Our study had certain limitation. First, some PFS data were missing in the included studies, and this study only extracted the HR value and 95% CI value of the included study rather than the initial data of the study, which could have a greater impact on our results. Second, the studies included were retrospective studies. In the process of extracting data, such as sample size, type of ICIs treatment, and duration of PPI exposure, region, and age, the detailed information of relevant data could not be known, which could lead to certain limitations in the overall and subgroup analysis of this study.
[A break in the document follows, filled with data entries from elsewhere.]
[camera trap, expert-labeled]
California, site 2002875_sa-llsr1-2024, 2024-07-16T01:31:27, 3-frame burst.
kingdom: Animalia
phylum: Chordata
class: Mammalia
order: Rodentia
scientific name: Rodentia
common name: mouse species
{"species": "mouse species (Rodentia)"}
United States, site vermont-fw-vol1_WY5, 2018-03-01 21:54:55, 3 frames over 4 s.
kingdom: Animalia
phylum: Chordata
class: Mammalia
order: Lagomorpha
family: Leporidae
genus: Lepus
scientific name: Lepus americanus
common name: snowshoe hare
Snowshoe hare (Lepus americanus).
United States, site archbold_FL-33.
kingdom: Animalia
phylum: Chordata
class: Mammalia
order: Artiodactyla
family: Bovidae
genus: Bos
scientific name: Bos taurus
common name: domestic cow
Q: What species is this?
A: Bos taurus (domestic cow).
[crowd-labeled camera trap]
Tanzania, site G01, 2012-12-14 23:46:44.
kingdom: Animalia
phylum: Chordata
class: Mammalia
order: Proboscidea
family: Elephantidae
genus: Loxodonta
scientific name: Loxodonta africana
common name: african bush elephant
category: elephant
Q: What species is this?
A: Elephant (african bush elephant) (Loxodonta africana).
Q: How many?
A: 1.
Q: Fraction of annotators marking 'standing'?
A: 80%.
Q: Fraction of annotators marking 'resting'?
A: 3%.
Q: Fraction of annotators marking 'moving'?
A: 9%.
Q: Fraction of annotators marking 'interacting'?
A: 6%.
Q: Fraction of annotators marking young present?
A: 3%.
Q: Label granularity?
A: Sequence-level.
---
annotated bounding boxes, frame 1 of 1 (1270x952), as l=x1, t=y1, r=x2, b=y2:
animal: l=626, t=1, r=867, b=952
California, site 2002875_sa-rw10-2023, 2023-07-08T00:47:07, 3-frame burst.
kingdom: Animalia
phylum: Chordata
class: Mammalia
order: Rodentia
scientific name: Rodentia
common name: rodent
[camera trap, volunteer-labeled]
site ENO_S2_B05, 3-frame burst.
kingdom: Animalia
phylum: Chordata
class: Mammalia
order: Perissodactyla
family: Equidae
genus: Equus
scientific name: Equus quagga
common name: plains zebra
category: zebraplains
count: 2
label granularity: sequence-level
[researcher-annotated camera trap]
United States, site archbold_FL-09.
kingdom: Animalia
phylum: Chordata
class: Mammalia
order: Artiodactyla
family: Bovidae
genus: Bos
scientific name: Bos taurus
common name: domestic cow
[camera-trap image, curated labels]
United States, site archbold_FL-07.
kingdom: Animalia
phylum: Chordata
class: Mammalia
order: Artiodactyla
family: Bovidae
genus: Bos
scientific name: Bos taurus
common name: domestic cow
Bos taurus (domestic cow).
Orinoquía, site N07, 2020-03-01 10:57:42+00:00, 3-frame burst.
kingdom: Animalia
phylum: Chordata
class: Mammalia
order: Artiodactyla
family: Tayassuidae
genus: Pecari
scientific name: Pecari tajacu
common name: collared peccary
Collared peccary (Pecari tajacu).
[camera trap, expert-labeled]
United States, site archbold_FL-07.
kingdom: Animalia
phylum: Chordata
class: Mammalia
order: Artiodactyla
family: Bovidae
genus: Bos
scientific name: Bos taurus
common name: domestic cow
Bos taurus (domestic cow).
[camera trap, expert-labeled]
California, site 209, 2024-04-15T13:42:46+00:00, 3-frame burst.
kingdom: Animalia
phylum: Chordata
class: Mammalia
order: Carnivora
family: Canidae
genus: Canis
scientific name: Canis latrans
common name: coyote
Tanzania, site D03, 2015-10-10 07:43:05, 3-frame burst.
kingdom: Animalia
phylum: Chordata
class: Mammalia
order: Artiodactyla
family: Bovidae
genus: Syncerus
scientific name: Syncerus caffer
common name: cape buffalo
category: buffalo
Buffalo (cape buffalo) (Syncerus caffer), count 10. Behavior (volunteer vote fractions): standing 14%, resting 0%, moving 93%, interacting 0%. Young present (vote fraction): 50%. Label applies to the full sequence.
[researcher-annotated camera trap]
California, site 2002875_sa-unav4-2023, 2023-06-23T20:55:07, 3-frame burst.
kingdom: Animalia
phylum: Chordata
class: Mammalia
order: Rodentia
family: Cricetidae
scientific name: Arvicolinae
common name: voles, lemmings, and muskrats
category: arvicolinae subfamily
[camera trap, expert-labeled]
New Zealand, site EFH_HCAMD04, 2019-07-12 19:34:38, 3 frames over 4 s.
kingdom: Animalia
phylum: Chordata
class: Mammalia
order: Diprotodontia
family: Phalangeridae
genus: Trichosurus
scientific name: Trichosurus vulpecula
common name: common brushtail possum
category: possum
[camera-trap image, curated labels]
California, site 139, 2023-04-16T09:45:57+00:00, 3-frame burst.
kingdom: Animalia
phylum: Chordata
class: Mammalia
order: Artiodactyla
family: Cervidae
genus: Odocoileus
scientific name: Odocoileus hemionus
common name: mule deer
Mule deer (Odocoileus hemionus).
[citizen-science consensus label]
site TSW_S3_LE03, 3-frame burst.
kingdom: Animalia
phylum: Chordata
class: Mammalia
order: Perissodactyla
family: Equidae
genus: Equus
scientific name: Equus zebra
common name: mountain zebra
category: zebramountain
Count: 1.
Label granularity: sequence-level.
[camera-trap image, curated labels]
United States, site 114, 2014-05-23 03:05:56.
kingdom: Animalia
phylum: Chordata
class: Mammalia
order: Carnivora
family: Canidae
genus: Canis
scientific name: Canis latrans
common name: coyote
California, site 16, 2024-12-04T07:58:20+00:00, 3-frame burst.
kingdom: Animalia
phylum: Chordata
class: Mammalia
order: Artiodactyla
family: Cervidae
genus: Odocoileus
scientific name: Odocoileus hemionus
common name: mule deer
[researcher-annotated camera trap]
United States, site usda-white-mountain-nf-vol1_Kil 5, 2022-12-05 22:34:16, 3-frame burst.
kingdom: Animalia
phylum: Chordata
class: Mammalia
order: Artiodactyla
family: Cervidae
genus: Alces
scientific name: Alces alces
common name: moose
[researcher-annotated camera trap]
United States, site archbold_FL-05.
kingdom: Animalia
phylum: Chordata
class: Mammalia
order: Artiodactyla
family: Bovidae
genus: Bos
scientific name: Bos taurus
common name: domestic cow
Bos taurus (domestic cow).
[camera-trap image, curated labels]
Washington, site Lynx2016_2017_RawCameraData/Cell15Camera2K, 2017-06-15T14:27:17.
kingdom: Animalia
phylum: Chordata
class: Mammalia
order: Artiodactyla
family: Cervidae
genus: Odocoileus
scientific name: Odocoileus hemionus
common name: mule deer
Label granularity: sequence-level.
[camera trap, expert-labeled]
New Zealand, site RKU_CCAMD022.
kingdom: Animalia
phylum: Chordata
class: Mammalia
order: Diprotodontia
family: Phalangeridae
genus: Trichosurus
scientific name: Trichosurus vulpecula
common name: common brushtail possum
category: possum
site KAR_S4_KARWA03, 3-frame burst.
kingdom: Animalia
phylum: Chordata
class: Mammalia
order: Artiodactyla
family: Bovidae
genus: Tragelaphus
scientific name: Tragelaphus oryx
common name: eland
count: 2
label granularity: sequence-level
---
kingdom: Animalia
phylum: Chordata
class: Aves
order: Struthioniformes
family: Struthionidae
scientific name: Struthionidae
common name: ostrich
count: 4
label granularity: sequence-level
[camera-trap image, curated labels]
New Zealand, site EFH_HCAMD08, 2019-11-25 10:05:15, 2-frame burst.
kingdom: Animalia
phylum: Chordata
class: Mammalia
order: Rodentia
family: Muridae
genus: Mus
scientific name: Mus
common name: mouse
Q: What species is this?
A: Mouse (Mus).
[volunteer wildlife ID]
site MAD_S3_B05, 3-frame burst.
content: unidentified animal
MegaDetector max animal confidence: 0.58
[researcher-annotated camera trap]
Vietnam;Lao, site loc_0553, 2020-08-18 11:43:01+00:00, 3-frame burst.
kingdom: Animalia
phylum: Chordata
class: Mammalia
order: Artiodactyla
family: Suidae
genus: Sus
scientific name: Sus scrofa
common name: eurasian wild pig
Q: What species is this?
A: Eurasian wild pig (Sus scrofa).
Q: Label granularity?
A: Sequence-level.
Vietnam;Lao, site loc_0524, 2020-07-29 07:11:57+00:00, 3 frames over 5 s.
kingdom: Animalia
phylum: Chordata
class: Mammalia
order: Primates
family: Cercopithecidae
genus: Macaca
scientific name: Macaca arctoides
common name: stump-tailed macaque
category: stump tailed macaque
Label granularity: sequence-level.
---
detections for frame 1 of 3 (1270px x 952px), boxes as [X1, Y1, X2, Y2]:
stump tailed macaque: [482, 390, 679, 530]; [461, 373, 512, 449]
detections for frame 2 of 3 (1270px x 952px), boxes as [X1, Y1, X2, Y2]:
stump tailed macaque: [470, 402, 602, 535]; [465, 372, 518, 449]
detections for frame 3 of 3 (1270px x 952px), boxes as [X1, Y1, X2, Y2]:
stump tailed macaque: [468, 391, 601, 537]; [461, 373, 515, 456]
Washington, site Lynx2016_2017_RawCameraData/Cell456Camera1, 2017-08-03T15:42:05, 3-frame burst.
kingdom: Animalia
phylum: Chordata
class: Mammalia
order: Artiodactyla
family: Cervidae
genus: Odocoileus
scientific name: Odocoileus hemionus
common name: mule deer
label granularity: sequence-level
Third, this study only included studies published in English, while those published in other languages, for instance, Chinese, were not included, which could indirectly lead to increased heterogeneity of this study. Finally, it was found that there was no direct study proving the association between the PPI use and the clinical efficacy of ICIs in NSCLC. Hence, more research related to this becomes imperative.

5. Conclusion

In conclusion, our meta-analysis found that PPI combined with ICIs in the treatment of NSCLC patients possibly resulted in poor OS and PFS. In term of subgroup analysis, PPI use had a poor prognosis for patients having received PD-L1 or PD-1 treatment, or those who received PPI drugs at 30 days before and/or after ICIs initiation. Simultaneously, the effect of PPI on patients of different age groups was also different. Hence, in clinical practice, we need to be extremely cautious in the PPI use to avoid the influence in the efficacy of ICIs. Nevertheless, the concrete mechanism between the use of PPI and the efficacy of ICIs needs to be further studied, so as to further improve the clinical treatment level of the related tumors.